Salah satunya, dilema klasik antara mempertahankan harga BBM demi menjaga daya beli masyarakat atau menaikkan harga BBM demi menjaga ketahanan fiskal. Keduanya memiliki risiko yang sama-sama berat.
Pastinya pemerintah tidak tinggal diam. Kita akan siapkan sejumlah kebijakan strategis untuk memastikan ekonomi kita tidak terdampak lebih jauh.
”Ini jadi pekerjaan rumah yang berat bagi pemerintah baru. Potensi lonjakan harga minyak dunia bisa melebarkan defisit anggaran, kecuali pemerintah memilih menaikkan harga BBM,” ujar Mari.
Sementara itu, pemerintah mulai memetakan potensi dampak yang bisa dihadapi Indonesia jika terjadi eskalasi konflik di Timur Tengah. Mulai dari terganggunya rantai pasok, kenaikan harga minyak dunia, serta pelemahan rupiah akibat larinya aset-aset keluar Indonesia.
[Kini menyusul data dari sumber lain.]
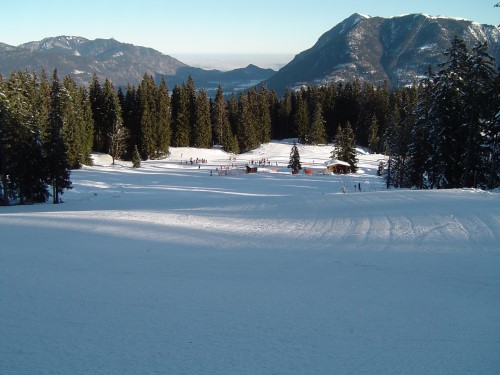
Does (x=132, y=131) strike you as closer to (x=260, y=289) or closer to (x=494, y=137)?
(x=494, y=137)

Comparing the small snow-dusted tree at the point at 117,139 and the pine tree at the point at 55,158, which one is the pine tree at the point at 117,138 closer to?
the small snow-dusted tree at the point at 117,139

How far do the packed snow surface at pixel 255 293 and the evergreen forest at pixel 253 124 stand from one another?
44.2 feet

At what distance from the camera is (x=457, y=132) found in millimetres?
27609

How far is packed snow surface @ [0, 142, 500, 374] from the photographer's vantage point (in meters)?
4.99

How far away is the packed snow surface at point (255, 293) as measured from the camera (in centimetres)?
499

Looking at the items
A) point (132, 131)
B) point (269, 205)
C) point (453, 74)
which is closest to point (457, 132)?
point (453, 74)

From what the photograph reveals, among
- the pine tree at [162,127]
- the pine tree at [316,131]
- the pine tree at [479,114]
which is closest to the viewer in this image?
the pine tree at [479,114]

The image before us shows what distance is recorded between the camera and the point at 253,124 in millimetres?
78938

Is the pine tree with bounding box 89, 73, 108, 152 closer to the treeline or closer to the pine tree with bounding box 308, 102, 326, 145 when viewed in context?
the treeline

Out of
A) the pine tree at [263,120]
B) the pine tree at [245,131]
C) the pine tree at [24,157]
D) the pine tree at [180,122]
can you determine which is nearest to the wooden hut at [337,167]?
the pine tree at [245,131]

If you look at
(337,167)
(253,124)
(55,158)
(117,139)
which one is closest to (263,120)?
(253,124)

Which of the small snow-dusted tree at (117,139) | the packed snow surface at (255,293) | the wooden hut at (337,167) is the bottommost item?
the packed snow surface at (255,293)

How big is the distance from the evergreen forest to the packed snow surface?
530 inches

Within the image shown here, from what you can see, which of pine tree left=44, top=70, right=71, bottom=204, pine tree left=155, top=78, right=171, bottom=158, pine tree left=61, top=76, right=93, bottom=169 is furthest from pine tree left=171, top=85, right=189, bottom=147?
pine tree left=44, top=70, right=71, bottom=204
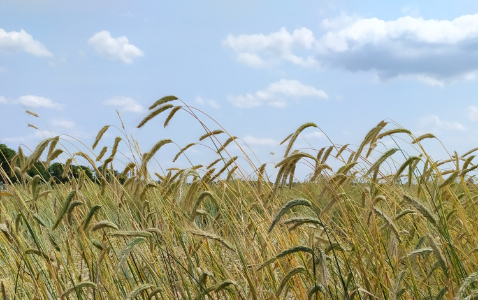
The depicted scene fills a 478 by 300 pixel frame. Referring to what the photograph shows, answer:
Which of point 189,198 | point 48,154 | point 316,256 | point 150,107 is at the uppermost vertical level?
point 150,107

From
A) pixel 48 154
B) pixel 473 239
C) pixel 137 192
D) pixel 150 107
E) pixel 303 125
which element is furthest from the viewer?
pixel 137 192

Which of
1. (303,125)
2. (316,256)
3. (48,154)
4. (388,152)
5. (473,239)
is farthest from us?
(48,154)

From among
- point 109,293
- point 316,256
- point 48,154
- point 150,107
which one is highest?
point 150,107

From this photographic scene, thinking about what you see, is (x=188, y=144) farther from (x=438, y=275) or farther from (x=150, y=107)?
(x=438, y=275)

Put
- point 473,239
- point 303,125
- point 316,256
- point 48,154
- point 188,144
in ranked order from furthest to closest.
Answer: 1. point 48,154
2. point 188,144
3. point 473,239
4. point 303,125
5. point 316,256

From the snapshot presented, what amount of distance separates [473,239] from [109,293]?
1.89 metres

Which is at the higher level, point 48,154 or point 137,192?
point 48,154

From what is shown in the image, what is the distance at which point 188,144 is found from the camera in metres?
2.69

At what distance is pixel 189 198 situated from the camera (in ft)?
7.09

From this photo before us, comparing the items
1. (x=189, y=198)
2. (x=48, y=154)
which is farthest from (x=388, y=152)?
(x=48, y=154)

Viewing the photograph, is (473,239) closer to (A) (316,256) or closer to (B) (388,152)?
(B) (388,152)

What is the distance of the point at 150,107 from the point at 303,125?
76cm

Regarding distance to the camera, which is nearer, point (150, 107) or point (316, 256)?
point (316, 256)

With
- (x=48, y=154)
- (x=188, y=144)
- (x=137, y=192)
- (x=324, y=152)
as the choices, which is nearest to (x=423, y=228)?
(x=324, y=152)
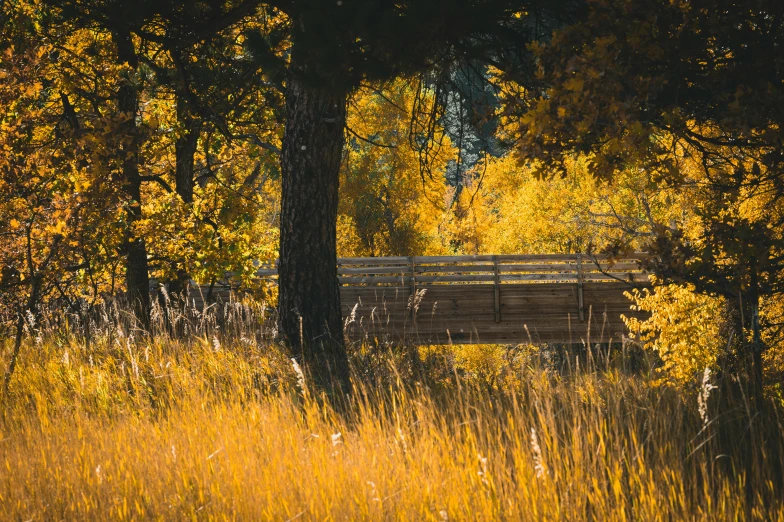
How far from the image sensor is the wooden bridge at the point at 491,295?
16.3 meters

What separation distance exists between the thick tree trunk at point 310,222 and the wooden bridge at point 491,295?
1014cm

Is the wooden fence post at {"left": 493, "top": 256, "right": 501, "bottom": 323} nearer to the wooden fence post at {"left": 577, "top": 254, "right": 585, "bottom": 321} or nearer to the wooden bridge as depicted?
the wooden bridge

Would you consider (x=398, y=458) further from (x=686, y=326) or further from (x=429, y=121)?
(x=686, y=326)

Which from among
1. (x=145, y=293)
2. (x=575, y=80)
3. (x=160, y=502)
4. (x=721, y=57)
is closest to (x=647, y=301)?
(x=145, y=293)

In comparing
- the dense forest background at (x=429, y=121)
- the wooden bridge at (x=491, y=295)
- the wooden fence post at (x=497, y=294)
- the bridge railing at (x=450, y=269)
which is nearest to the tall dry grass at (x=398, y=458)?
the dense forest background at (x=429, y=121)

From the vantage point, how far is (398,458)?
293 centimetres

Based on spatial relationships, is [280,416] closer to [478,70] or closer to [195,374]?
[195,374]

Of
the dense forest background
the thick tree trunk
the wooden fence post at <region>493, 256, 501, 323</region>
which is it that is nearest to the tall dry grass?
the dense forest background

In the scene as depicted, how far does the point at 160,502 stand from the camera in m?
2.86

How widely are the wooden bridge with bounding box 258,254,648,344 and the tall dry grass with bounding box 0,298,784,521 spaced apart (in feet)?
A: 39.3

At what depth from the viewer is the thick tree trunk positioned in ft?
18.0

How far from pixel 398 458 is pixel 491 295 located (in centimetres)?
1413

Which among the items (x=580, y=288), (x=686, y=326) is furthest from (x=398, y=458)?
(x=580, y=288)

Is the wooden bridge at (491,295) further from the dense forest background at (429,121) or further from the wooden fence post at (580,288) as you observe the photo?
the dense forest background at (429,121)
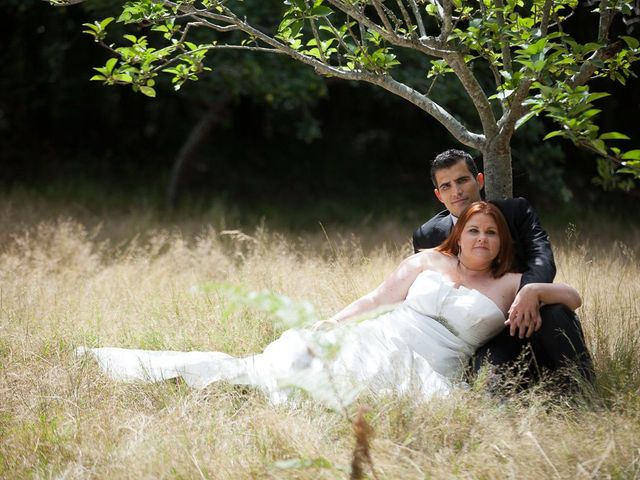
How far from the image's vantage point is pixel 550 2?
12.9ft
Menteri Koordinator Bidang Perekonomian Airlangga Hartarto mengatakan, langkah antisipatif akan disiapkan pemerintah untuk menekan potensi risiko ekonomi. Salah satunya, rencana koordinasi bauran kebijakan fiskal dan moneter untuk mengendalikan nilai tukar dan mengelola defisit anggaran ke depan.
Ia meminta pelaku pasar untuk tetap tenang dan tidak mengambil langkah spekulatif. Ia meyakinkan, sejauh ini kondisi ekonomi RI masih relatif kuat dengan pertumbuhan ekonomi terjaga di 5 persen, inflasi terkendali, neraca perdagangan yang masih surplus, dan cadangan devisa yang masih kuat.
”Pastinya pemerintah tidak tinggal diam. Kita akan siapkan sejumlah kebijakan strategis untuk memastikan ekonomi kita tidak terdampak lebih jauh,” ujar Airlangga dalam rapat koordinasi terbatas dengan perwakilan sejumlah duta besar di kantor Kemenko Perekonomian, Senin.